On Mon, Jun 1, 2020 at 6:37 PM Eli Zaretskii <eliz@gnu.org> wrote:
> > From: Pip Cet <pipcet@gmail.com>
> > Date: Mon, 1 Jun 2020 18:09:27 +0000
> > Cc: dfussner@googlemail.com, 41645@debbugs.gnu.org
> >
> > The problem is a zero-width glyph in a gstring. Fixing the artifact is
> > easy (see attached patch), but that still means when the cursor is on
> > the CGJ it's invisible. My impression is most code paths avoid
> > zero-width glyphs for that reason.
>
> Sorry, I don't follow.  The composition-function-table entry for CGJ
> is this:
>
>   (aref composition-function-table #x34f)
>    => (["\\c.\\c^+" 1 compose-gstring-for-graphic]
>        [nil 0 compose-gstring-for-graphic])

> So CGJ is supposed to be composed with the previous character,
> similarly to diacritics.

(BTW, isn't that regexp wrong? a base character can be followed by two
diacritics, then a CGJ, then another diacritic...)

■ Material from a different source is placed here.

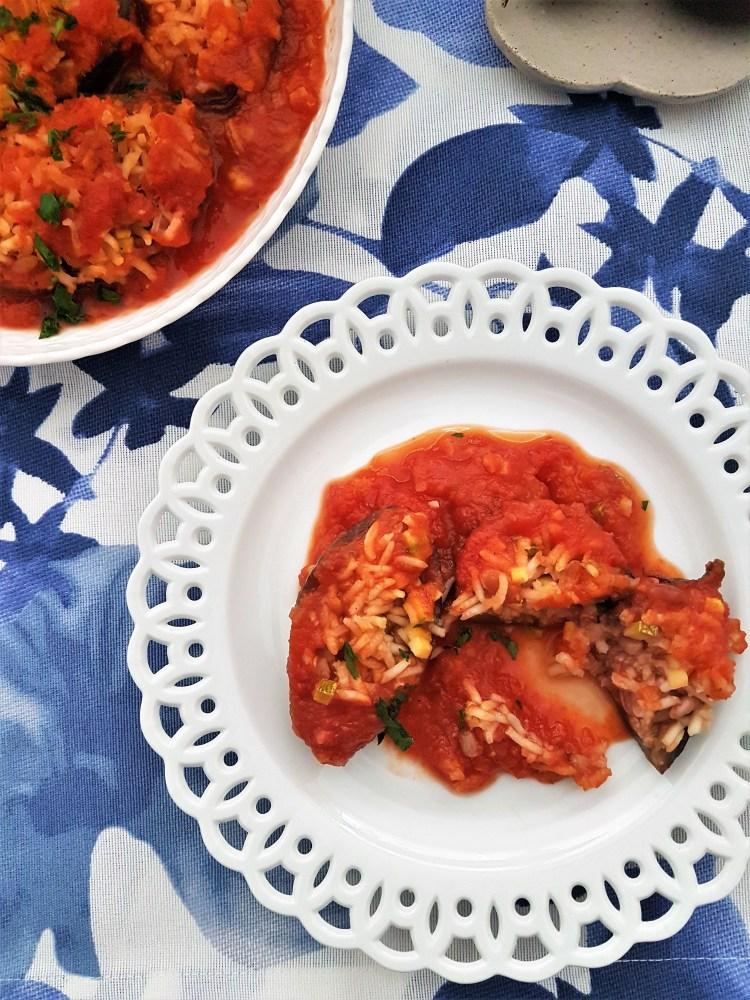 Berenjenitas rellanas de arroz, piñones, calabaza en salsa de jitomate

> When the composition happens, what glyphs
> are returned from the shaper?

921          lgstring = safe_call (7, Vauto_composition_function, AREF
(rule, 2),
(gdb) n
925      return unbind_to (count, lgstring);
(gdb) pp lgstring
[[#<font-object "-PfEd-DejaVu
Sans-normal-normal-normal-*-22-*-*-*-*-0-iso10646-1"> 847] nil [0 0
847 768 0 0 0 0 0 [0 0 0]] nil nil nil nil nil nil nil]
(gdb) pp rule
[nil 0 compose-gstring-for-graphic]
(gdb) c
Continuing.

> On my system, with a font that supports
> that character, if I type "a b c d CGJ x y z" (without the spaces), I
> see just "abcdxyz" with nothing between d and x, not even a thin
> space.  And "C-u C-x =" on d then reports:
>
>                position: 149 of 153 (97%), column: 3
>               character: d (displayed as d) (codepoint 100, #o144, #x64)
>                 charset: ascii (ASCII (ISO646 IRV))
>   code point in charset: 0x64
>                  script: latin
>                  syntax: w      which means: word
>                category: .:Base, L:Left-to-right (strong), a:ASCII, l:Latin, 
> r:Roman
>                to input: type "C-x 8 RET 64" or "C-x 8 RET LATIN SMALL LETTER 
> D"
>             buffer code: #x64
>               file code: #x64 (encoded by coding system iso-latin-1-dos)
>                 display: composed to form "d͏" (see below)
>
>   Composed with the following character(s) "͏" using this font:
>     harfbuzz:-outline-Code2000-normal-normal-normal-*-16-*-*-*-p-*-iso8859-1
>   by these glyphs:
>     [0 1 100 71 10 0 9 11 0 nil]
>     [0 1 847 3 6 0 1 0 1 [0 0 0]]
>
> Is what you see on your system similar?

Not at all.

> If so, which glyph is
> zero-width, and why does it cause trouble on your system, but not on
> mine?

> > Indeed, the composition gstring is a single zero-width glyph.
> See the composition information above: my interpretation of it is that
> the composed glyph is not zero-width.

... something is odd here, I agree.

> > How about this, as a first stop-gap until we figure out how to
> > properly prevent automatic compositions resulting in zero-width struct
> > glyphs?
>
> Not sure yet.  I need to understand the problem better before I have
> an opinion about the proposed change.

As I said, it's a stop-gap at best.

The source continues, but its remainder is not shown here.